Clad in jeans and a T-shirt, Urmila Tanti, a college student from Cinnamara tea estate and a first time voter, echoes the sentiment of Gowala but paints all political parties with the same brush. “We have seen the sufferings of our people. Our community has been cheated by the political parties over the years,” she said.

Most of the 880-odd tea estates of Assam are concentrated in districts under the five constituencies of Dibrugarh, Jorhat, Kaliabor, Tezpur and Lakhimpur, where polls were held today.

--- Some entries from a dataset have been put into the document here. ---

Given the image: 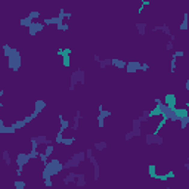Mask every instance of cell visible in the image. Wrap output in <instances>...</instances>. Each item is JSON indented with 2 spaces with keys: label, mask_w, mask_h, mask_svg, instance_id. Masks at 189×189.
I'll return each mask as SVG.
<instances>
[{
  "label": "cell",
  "mask_w": 189,
  "mask_h": 189,
  "mask_svg": "<svg viewBox=\"0 0 189 189\" xmlns=\"http://www.w3.org/2000/svg\"><path fill=\"white\" fill-rule=\"evenodd\" d=\"M75 142V138L72 136V138H64L62 139V143L61 145H65V146H71L72 143Z\"/></svg>",
  "instance_id": "22"
},
{
  "label": "cell",
  "mask_w": 189,
  "mask_h": 189,
  "mask_svg": "<svg viewBox=\"0 0 189 189\" xmlns=\"http://www.w3.org/2000/svg\"><path fill=\"white\" fill-rule=\"evenodd\" d=\"M126 64H127V62H126L124 59H111V65L118 69H124L126 68Z\"/></svg>",
  "instance_id": "10"
},
{
  "label": "cell",
  "mask_w": 189,
  "mask_h": 189,
  "mask_svg": "<svg viewBox=\"0 0 189 189\" xmlns=\"http://www.w3.org/2000/svg\"><path fill=\"white\" fill-rule=\"evenodd\" d=\"M176 67H177V58L173 55L172 61H170V72H174V71H176Z\"/></svg>",
  "instance_id": "23"
},
{
  "label": "cell",
  "mask_w": 189,
  "mask_h": 189,
  "mask_svg": "<svg viewBox=\"0 0 189 189\" xmlns=\"http://www.w3.org/2000/svg\"><path fill=\"white\" fill-rule=\"evenodd\" d=\"M166 50H167V52H172L173 50V41H172V40L166 44Z\"/></svg>",
  "instance_id": "32"
},
{
  "label": "cell",
  "mask_w": 189,
  "mask_h": 189,
  "mask_svg": "<svg viewBox=\"0 0 189 189\" xmlns=\"http://www.w3.org/2000/svg\"><path fill=\"white\" fill-rule=\"evenodd\" d=\"M111 65V59H101L99 61V67H101V69L106 68V67H109Z\"/></svg>",
  "instance_id": "27"
},
{
  "label": "cell",
  "mask_w": 189,
  "mask_h": 189,
  "mask_svg": "<svg viewBox=\"0 0 189 189\" xmlns=\"http://www.w3.org/2000/svg\"><path fill=\"white\" fill-rule=\"evenodd\" d=\"M44 24L43 22H40V21H33V24L28 27V34L30 35H35L38 34V33H41L43 30H44Z\"/></svg>",
  "instance_id": "4"
},
{
  "label": "cell",
  "mask_w": 189,
  "mask_h": 189,
  "mask_svg": "<svg viewBox=\"0 0 189 189\" xmlns=\"http://www.w3.org/2000/svg\"><path fill=\"white\" fill-rule=\"evenodd\" d=\"M75 176H77V173L71 172L68 173L65 177H64V185H69V183H74L75 182Z\"/></svg>",
  "instance_id": "13"
},
{
  "label": "cell",
  "mask_w": 189,
  "mask_h": 189,
  "mask_svg": "<svg viewBox=\"0 0 189 189\" xmlns=\"http://www.w3.org/2000/svg\"><path fill=\"white\" fill-rule=\"evenodd\" d=\"M14 186L17 189H24L27 186V183H25L24 180H17V182H14Z\"/></svg>",
  "instance_id": "28"
},
{
  "label": "cell",
  "mask_w": 189,
  "mask_h": 189,
  "mask_svg": "<svg viewBox=\"0 0 189 189\" xmlns=\"http://www.w3.org/2000/svg\"><path fill=\"white\" fill-rule=\"evenodd\" d=\"M188 28H189V25H188V12H185V14H183V21H182V24L179 25V30L183 31V33H186Z\"/></svg>",
  "instance_id": "12"
},
{
  "label": "cell",
  "mask_w": 189,
  "mask_h": 189,
  "mask_svg": "<svg viewBox=\"0 0 189 189\" xmlns=\"http://www.w3.org/2000/svg\"><path fill=\"white\" fill-rule=\"evenodd\" d=\"M17 132V129L14 126H6L5 121L0 118V135H14Z\"/></svg>",
  "instance_id": "7"
},
{
  "label": "cell",
  "mask_w": 189,
  "mask_h": 189,
  "mask_svg": "<svg viewBox=\"0 0 189 189\" xmlns=\"http://www.w3.org/2000/svg\"><path fill=\"white\" fill-rule=\"evenodd\" d=\"M177 123H179V129H180V130H185V129L188 127V124H189V115L179 118V120H177Z\"/></svg>",
  "instance_id": "15"
},
{
  "label": "cell",
  "mask_w": 189,
  "mask_h": 189,
  "mask_svg": "<svg viewBox=\"0 0 189 189\" xmlns=\"http://www.w3.org/2000/svg\"><path fill=\"white\" fill-rule=\"evenodd\" d=\"M154 139H155V135L148 133V135L145 136V142H146V145H154Z\"/></svg>",
  "instance_id": "24"
},
{
  "label": "cell",
  "mask_w": 189,
  "mask_h": 189,
  "mask_svg": "<svg viewBox=\"0 0 189 189\" xmlns=\"http://www.w3.org/2000/svg\"><path fill=\"white\" fill-rule=\"evenodd\" d=\"M93 59H95V62H99V61H101L99 55H95V56H93Z\"/></svg>",
  "instance_id": "33"
},
{
  "label": "cell",
  "mask_w": 189,
  "mask_h": 189,
  "mask_svg": "<svg viewBox=\"0 0 189 189\" xmlns=\"http://www.w3.org/2000/svg\"><path fill=\"white\" fill-rule=\"evenodd\" d=\"M173 55H174L177 59H179V58H182V59H183V58L186 56V53H185L183 50H176V52H173Z\"/></svg>",
  "instance_id": "30"
},
{
  "label": "cell",
  "mask_w": 189,
  "mask_h": 189,
  "mask_svg": "<svg viewBox=\"0 0 189 189\" xmlns=\"http://www.w3.org/2000/svg\"><path fill=\"white\" fill-rule=\"evenodd\" d=\"M64 170V163H61L58 158H53L50 161H47L44 166H43V170H41V179H52L53 176L59 174V173Z\"/></svg>",
  "instance_id": "1"
},
{
  "label": "cell",
  "mask_w": 189,
  "mask_h": 189,
  "mask_svg": "<svg viewBox=\"0 0 189 189\" xmlns=\"http://www.w3.org/2000/svg\"><path fill=\"white\" fill-rule=\"evenodd\" d=\"M3 160H5V163H6V166H11L12 164V160H11V155H9V151H3Z\"/></svg>",
  "instance_id": "21"
},
{
  "label": "cell",
  "mask_w": 189,
  "mask_h": 189,
  "mask_svg": "<svg viewBox=\"0 0 189 189\" xmlns=\"http://www.w3.org/2000/svg\"><path fill=\"white\" fill-rule=\"evenodd\" d=\"M53 152H55V146H53L52 143H47V145H46V148H44V152H43V155H44V157L49 160L52 155H53Z\"/></svg>",
  "instance_id": "14"
},
{
  "label": "cell",
  "mask_w": 189,
  "mask_h": 189,
  "mask_svg": "<svg viewBox=\"0 0 189 189\" xmlns=\"http://www.w3.org/2000/svg\"><path fill=\"white\" fill-rule=\"evenodd\" d=\"M68 127H69V121L65 120L62 115H59V132H62V133H64Z\"/></svg>",
  "instance_id": "11"
},
{
  "label": "cell",
  "mask_w": 189,
  "mask_h": 189,
  "mask_svg": "<svg viewBox=\"0 0 189 189\" xmlns=\"http://www.w3.org/2000/svg\"><path fill=\"white\" fill-rule=\"evenodd\" d=\"M101 114L96 117V120H98V127L99 129H103L105 127V120L108 118V117H111L112 114H111V111H108V109H102V111H99Z\"/></svg>",
  "instance_id": "5"
},
{
  "label": "cell",
  "mask_w": 189,
  "mask_h": 189,
  "mask_svg": "<svg viewBox=\"0 0 189 189\" xmlns=\"http://www.w3.org/2000/svg\"><path fill=\"white\" fill-rule=\"evenodd\" d=\"M149 68H151L149 64H146V62H140V71H148Z\"/></svg>",
  "instance_id": "31"
},
{
  "label": "cell",
  "mask_w": 189,
  "mask_h": 189,
  "mask_svg": "<svg viewBox=\"0 0 189 189\" xmlns=\"http://www.w3.org/2000/svg\"><path fill=\"white\" fill-rule=\"evenodd\" d=\"M74 183H75V186H84L86 185V176L84 174H77Z\"/></svg>",
  "instance_id": "16"
},
{
  "label": "cell",
  "mask_w": 189,
  "mask_h": 189,
  "mask_svg": "<svg viewBox=\"0 0 189 189\" xmlns=\"http://www.w3.org/2000/svg\"><path fill=\"white\" fill-rule=\"evenodd\" d=\"M12 49H14V47H11L9 44H3V56H5V58H8V56L11 55Z\"/></svg>",
  "instance_id": "25"
},
{
  "label": "cell",
  "mask_w": 189,
  "mask_h": 189,
  "mask_svg": "<svg viewBox=\"0 0 189 189\" xmlns=\"http://www.w3.org/2000/svg\"><path fill=\"white\" fill-rule=\"evenodd\" d=\"M17 130H21V129H24L25 126H27V123L24 121V118H18V120H15L14 121V124H12Z\"/></svg>",
  "instance_id": "18"
},
{
  "label": "cell",
  "mask_w": 189,
  "mask_h": 189,
  "mask_svg": "<svg viewBox=\"0 0 189 189\" xmlns=\"http://www.w3.org/2000/svg\"><path fill=\"white\" fill-rule=\"evenodd\" d=\"M47 106V103H46V101H43V99H37L34 102V111L37 112V114H40V112H43L44 111V108Z\"/></svg>",
  "instance_id": "9"
},
{
  "label": "cell",
  "mask_w": 189,
  "mask_h": 189,
  "mask_svg": "<svg viewBox=\"0 0 189 189\" xmlns=\"http://www.w3.org/2000/svg\"><path fill=\"white\" fill-rule=\"evenodd\" d=\"M136 30H138L139 35H145V33H146V24H143V22H136Z\"/></svg>",
  "instance_id": "19"
},
{
  "label": "cell",
  "mask_w": 189,
  "mask_h": 189,
  "mask_svg": "<svg viewBox=\"0 0 189 189\" xmlns=\"http://www.w3.org/2000/svg\"><path fill=\"white\" fill-rule=\"evenodd\" d=\"M28 17L31 18V19H33V21H37V19H38V18L41 17V14H40V12H37V11H34V12H30V14H28Z\"/></svg>",
  "instance_id": "29"
},
{
  "label": "cell",
  "mask_w": 189,
  "mask_h": 189,
  "mask_svg": "<svg viewBox=\"0 0 189 189\" xmlns=\"http://www.w3.org/2000/svg\"><path fill=\"white\" fill-rule=\"evenodd\" d=\"M163 103L164 105H167L169 108H176V105H177V96L176 95H166L164 96V99H163Z\"/></svg>",
  "instance_id": "8"
},
{
  "label": "cell",
  "mask_w": 189,
  "mask_h": 189,
  "mask_svg": "<svg viewBox=\"0 0 189 189\" xmlns=\"http://www.w3.org/2000/svg\"><path fill=\"white\" fill-rule=\"evenodd\" d=\"M30 161H31V160H30V157H28V152H21V154H18L17 158H15L17 166L19 167V169H22V170H24L25 166H28Z\"/></svg>",
  "instance_id": "3"
},
{
  "label": "cell",
  "mask_w": 189,
  "mask_h": 189,
  "mask_svg": "<svg viewBox=\"0 0 189 189\" xmlns=\"http://www.w3.org/2000/svg\"><path fill=\"white\" fill-rule=\"evenodd\" d=\"M19 24H21L22 27H25V28H28V27H30V25L33 24V19H31V18H30V17H25V18H22V19L19 21Z\"/></svg>",
  "instance_id": "20"
},
{
  "label": "cell",
  "mask_w": 189,
  "mask_h": 189,
  "mask_svg": "<svg viewBox=\"0 0 189 189\" xmlns=\"http://www.w3.org/2000/svg\"><path fill=\"white\" fill-rule=\"evenodd\" d=\"M106 148V142H95V149L96 151H103Z\"/></svg>",
  "instance_id": "26"
},
{
  "label": "cell",
  "mask_w": 189,
  "mask_h": 189,
  "mask_svg": "<svg viewBox=\"0 0 189 189\" xmlns=\"http://www.w3.org/2000/svg\"><path fill=\"white\" fill-rule=\"evenodd\" d=\"M75 72H77V78H78V83H80V84H84V83H86V72H84V71H83L81 68H78L77 71H75Z\"/></svg>",
  "instance_id": "17"
},
{
  "label": "cell",
  "mask_w": 189,
  "mask_h": 189,
  "mask_svg": "<svg viewBox=\"0 0 189 189\" xmlns=\"http://www.w3.org/2000/svg\"><path fill=\"white\" fill-rule=\"evenodd\" d=\"M21 64H22V61H21V53L18 52V49H12L11 52V55L8 56V67L9 69H12V71H18L19 67H21Z\"/></svg>",
  "instance_id": "2"
},
{
  "label": "cell",
  "mask_w": 189,
  "mask_h": 189,
  "mask_svg": "<svg viewBox=\"0 0 189 189\" xmlns=\"http://www.w3.org/2000/svg\"><path fill=\"white\" fill-rule=\"evenodd\" d=\"M124 69H126L129 74H135V72L140 71V62H139V61H130V62L126 64V68Z\"/></svg>",
  "instance_id": "6"
}]
</instances>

Jorhat constituency alone has an estimated 3,50,000 tea garden voters of the 11,87,794-strong electorate and tea voters play a crucial role in the elections.

Congress candidate Bijoy Krishna Handique is aiming for his record seventh time entry to the Lok Sabha from this constituency. He is pitted against BJP candidate and former Assam Tea Tribes’ Students Association general secretary, Kamakhya Prasad Tasa, who hails from Jorhat.

With prolonged dry conditions last year tea production was hit hard across Assam but there seems to be the promise of a better harvest this year with most gardens already achieving their targets.

Mohan Murah, the chowkidar of Samoguri division of Dholi tea estate in Titabor, rests under a tree on the Mariani-Titabor road after coming out of the polling station. “Kiba poriborton hobo ne (will there be any change?),” he asks.